▶ _Requirements_
• 1. Translate this sentence from the guardianship case excerpt into Spanish: "At the time the parties created the guardianship, Sara was seventeen years of age."
• 2. In the guardianship case excerpt, transcribe the text from "On September 8, 1993, Sara's" to "of Sara's person.".

▶ _Reading passage_

— START —

On September 8, 1993, Sara's parents filed an "application for appointment of guardian of minor" with the Probate Court.1 The stated reason for the application was that "authority [was] required to settle a claim on behalf of said minor and to thereafter administer the minor's estate." The following month the Probate Court issued two judgment entries that appointed the parents as co-guardians of Sara's estate and appointed Appellant Marie Hinerman (n/k/a Marie Patton), Sara's mother, as sole guardian of Sara's person.

At the time the parties created the guardianship, Sara was seventeen years of age. After Sara turned eighteen, both parties continued to operate as if the guardianship was still in effect. Various accounts and applications were filed over the ensuing years. In May of 1996, Sara moved to Florida with appellant and they both currently reside in that state.

During a 1999 hearing, one of the parties raised a question as to whether the Probate Court had jurisdiction over Sara in view of the fact that she had reached the age of majority and was no longer an Ohio resident. The trial court gave each party the opportunity to submit memoranda on the issue. Appellee Roger Hinerman, Sara's father, argued that although Sara's guardianship may have initially been created because his daughter was a minor, all parties had continued to operate as if the guardianship was created because Sara was incompetent. Appellee also argued that Sara had more "contacts" with Ohio than any other place.

Appellant argued that whatever basis the parties may have mistakenly operated under as to the reason for the existence of the guardianship, the fact remains that the guardianship was created solely for the reason that Sara was a minor. Appellant further argued that (1) no basis exists for converting a minority guardianship into one for an incompetent, and (2) the minority guardianship automatically terminated once Sara reached the age of majority. Thus, appellant concluded, the Probate Court had no further jurisdiction over this matter.

— END —

(Spatial relation data)

— START —

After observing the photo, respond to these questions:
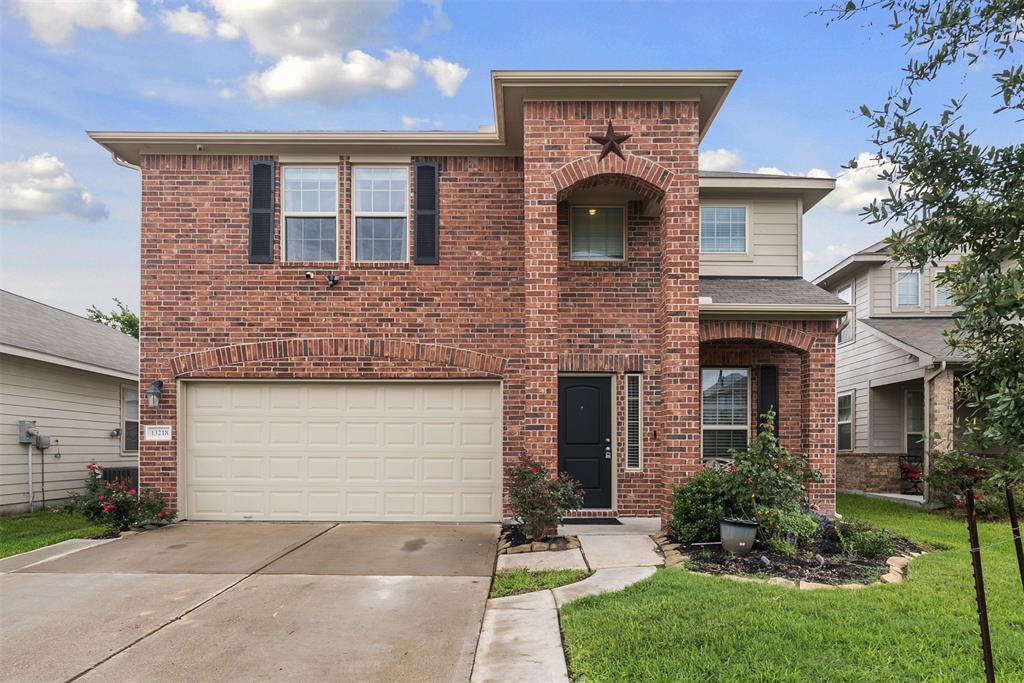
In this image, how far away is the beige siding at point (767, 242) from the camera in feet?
36.9

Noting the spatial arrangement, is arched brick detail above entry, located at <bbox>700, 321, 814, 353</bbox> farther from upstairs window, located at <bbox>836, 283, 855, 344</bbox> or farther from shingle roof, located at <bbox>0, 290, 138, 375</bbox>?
shingle roof, located at <bbox>0, 290, 138, 375</bbox>


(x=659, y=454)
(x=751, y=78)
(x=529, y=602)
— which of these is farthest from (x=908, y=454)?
(x=529, y=602)

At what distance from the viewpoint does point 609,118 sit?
8641mm

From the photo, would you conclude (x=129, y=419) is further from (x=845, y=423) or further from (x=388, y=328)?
(x=845, y=423)

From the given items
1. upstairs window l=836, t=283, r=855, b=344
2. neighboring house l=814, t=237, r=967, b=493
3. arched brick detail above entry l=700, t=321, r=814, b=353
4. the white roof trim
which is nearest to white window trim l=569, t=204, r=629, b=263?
arched brick detail above entry l=700, t=321, r=814, b=353

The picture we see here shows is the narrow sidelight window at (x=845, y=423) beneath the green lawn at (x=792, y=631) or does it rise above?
above

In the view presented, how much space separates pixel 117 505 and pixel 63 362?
4.55 metres

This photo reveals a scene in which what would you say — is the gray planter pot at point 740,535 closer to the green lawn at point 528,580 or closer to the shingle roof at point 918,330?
the green lawn at point 528,580

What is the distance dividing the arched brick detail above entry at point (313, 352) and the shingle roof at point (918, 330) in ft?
29.1

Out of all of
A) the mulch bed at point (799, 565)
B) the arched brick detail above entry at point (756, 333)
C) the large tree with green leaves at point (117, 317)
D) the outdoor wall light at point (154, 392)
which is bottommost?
the mulch bed at point (799, 565)

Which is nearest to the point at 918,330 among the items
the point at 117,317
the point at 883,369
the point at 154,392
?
the point at 883,369

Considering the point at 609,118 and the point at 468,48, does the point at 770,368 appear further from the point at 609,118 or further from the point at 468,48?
the point at 468,48

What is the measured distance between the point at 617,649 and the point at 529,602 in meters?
1.46

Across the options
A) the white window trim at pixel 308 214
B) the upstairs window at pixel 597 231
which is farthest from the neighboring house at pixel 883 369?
the white window trim at pixel 308 214
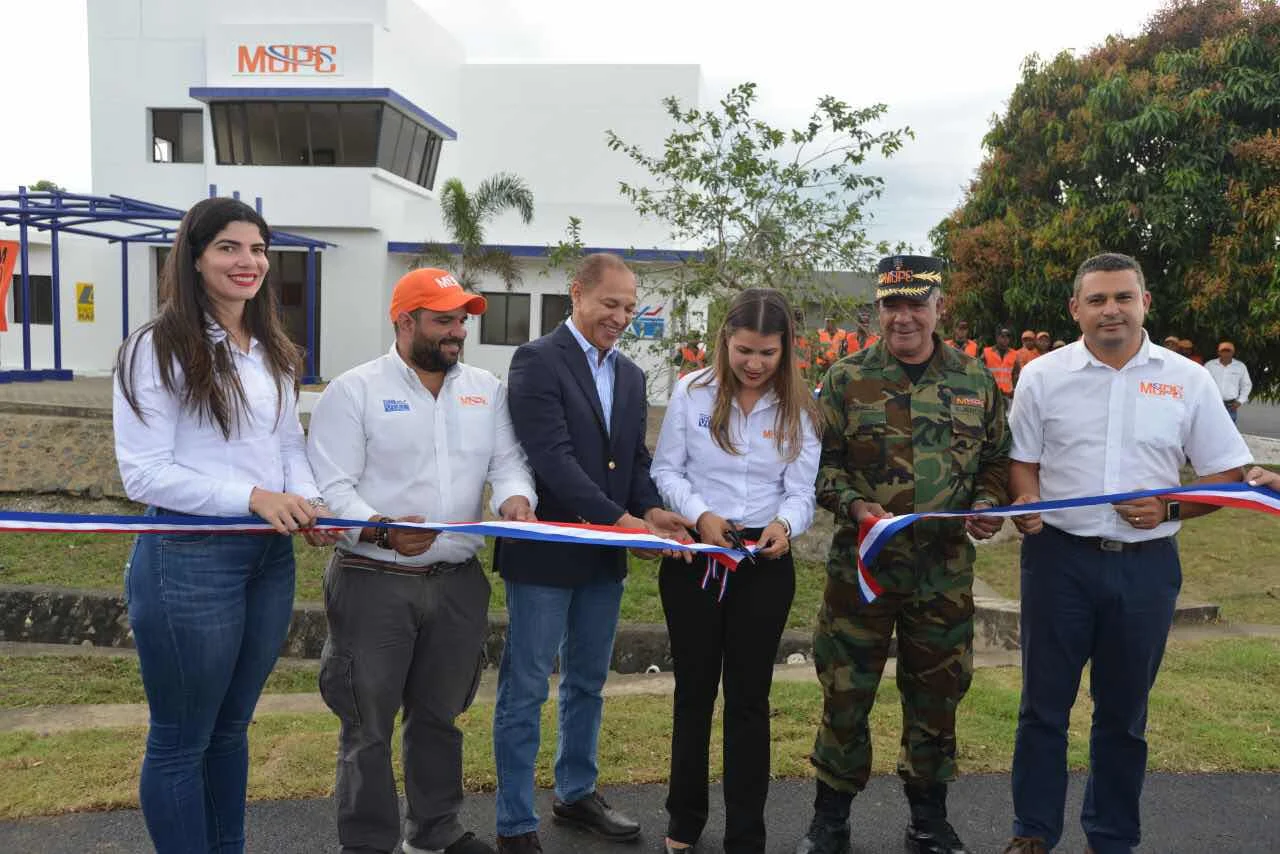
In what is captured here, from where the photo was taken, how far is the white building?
2075cm

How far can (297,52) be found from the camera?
2069 centimetres

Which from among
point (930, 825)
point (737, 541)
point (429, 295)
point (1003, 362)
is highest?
point (429, 295)

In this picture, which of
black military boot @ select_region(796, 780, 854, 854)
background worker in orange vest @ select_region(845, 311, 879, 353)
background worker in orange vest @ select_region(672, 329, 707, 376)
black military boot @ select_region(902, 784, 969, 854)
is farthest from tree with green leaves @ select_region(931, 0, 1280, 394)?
black military boot @ select_region(796, 780, 854, 854)

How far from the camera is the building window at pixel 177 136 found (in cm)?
2192

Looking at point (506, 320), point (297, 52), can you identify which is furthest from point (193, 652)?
point (297, 52)

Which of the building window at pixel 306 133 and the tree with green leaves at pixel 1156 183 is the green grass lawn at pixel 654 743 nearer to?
the tree with green leaves at pixel 1156 183

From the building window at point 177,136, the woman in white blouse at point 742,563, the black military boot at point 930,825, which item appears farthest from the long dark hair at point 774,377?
the building window at point 177,136

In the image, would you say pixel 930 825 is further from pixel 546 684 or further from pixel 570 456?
pixel 570 456

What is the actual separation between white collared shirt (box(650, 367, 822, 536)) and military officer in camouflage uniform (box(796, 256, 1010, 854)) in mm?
209

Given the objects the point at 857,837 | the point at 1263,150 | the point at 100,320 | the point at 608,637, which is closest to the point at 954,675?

— END —

▶ _Expected results_
• 1. En el momento en que las partes crearon la tutela, Sara tenía diecisiete años de edad.

• 2.
On September 8, 1993, Sara's parents filed an "application for appointment of guardian of minor" with the Probate Court.1 The stated reason for the application was that "authority [was] required to settle a claim on behalf of said minor and to thereafter administer the minor's estate." The following month the Probate Court issued two judgment entries that appointed the parents as co-guardians of Sara's estate and appointed Appellant Marie Hinerman (n/k/a Marie Patton), Sara's mother, as sole guardian of Sara's person.